**What is required:**
Write out the section of the article on Iranian online influence campaigns that starts with "To whatever extent" and runs on through "of democratic nations.", copying every word unchanged.

##### Selected passage #####

The more discord persists in the West over the means of responding to Iranian covert operations, the more impact these operations will have, writes Alejo Vidal-Quadras.
Both Facebook and Twitter recently announced that they had removed hundreds of accounts in the wake of revelations from the cybersecurity FireEye, which identified them as being linked to coordinated disinformation campaigns that originated with the Islamic Republic of Iran.
The closure of more than 652 Facebook pages and nearly 300 Twitter timelines appears to confirm that, whereas Iranian efforts to influence public opinion in the West were already well known, they were in fact much more large-scale than previously suspected.
The Iranian campaign was reportedly less sophisticated than its more widely publiciqed Russian counterpart, but it represents a steadily growing threat to the political integrity of the US and Europe, and perhaps also to the policy outcomes of those countries.
To whatever extent this or other Iranian infiltration efforts proves successful, those outcomes could pose risks to Western security, global stability, and both the lives and political prospects for those Iranian activists who are working to change their country into something that is no more a danger to the world and more in line with the interests and values of democratic nations.

##### The data #####

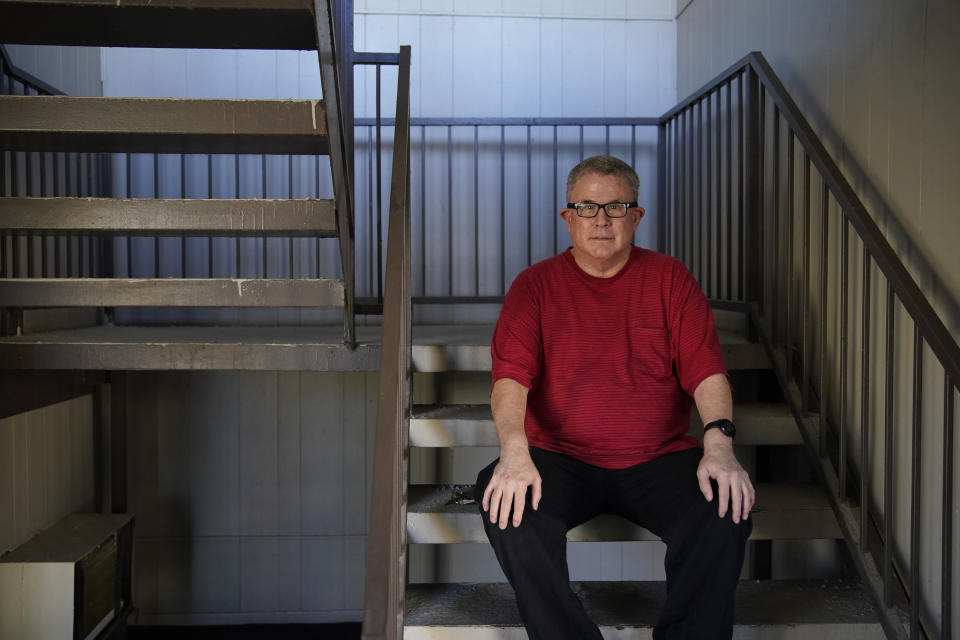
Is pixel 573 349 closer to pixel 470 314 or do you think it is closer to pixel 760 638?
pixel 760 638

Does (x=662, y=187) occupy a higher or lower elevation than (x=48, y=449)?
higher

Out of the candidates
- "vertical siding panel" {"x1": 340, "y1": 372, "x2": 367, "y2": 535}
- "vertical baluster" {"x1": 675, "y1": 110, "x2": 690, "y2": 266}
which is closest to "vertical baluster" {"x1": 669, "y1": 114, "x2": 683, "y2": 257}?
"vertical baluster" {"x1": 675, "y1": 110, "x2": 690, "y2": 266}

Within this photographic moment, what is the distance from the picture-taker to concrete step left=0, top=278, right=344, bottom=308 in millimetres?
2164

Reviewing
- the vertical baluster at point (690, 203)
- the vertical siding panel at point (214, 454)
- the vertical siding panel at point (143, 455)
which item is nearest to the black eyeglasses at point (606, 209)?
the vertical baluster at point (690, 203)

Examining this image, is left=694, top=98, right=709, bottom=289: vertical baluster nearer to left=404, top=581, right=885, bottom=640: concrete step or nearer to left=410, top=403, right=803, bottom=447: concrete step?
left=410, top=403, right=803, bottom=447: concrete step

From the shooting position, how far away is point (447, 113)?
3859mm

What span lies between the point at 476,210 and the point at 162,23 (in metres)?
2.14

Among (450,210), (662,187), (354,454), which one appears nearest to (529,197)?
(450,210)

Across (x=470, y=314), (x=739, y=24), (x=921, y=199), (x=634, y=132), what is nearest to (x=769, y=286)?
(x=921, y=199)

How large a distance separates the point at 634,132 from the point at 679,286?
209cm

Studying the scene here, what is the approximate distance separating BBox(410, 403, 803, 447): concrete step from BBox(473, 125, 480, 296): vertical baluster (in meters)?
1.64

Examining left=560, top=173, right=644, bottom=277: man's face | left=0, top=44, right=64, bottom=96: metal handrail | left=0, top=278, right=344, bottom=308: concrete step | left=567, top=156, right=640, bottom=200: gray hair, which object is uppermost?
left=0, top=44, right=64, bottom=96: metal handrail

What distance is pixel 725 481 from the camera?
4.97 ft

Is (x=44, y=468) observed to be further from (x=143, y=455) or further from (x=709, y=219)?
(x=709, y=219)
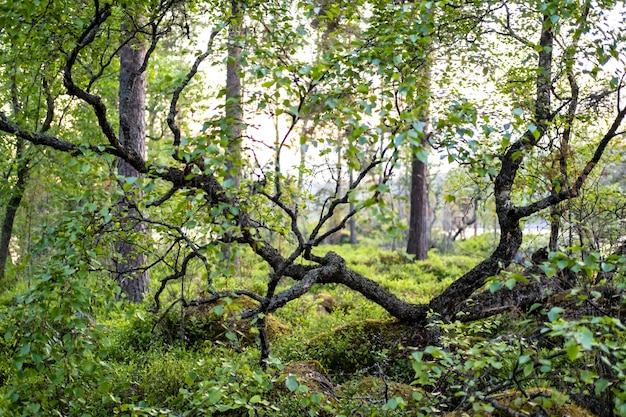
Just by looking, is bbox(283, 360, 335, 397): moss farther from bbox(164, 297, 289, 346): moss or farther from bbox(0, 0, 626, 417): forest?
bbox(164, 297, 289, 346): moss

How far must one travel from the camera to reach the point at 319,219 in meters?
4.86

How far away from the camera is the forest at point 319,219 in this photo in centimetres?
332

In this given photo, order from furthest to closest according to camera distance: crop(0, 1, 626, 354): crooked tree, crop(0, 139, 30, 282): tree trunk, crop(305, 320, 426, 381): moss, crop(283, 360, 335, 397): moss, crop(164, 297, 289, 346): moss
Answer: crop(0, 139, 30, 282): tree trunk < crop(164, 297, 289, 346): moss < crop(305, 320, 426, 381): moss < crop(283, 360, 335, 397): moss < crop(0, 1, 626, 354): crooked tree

#####

**Written reply:**
To whatever extent this or other Iranian infiltration efforts proves successful, those outcomes could pose risks to Western security, global stability, and both the lives and political prospects for those Iranian activists who are working to change their country into something that is no more a danger to the world and more in line with the interests and values of democratic nations.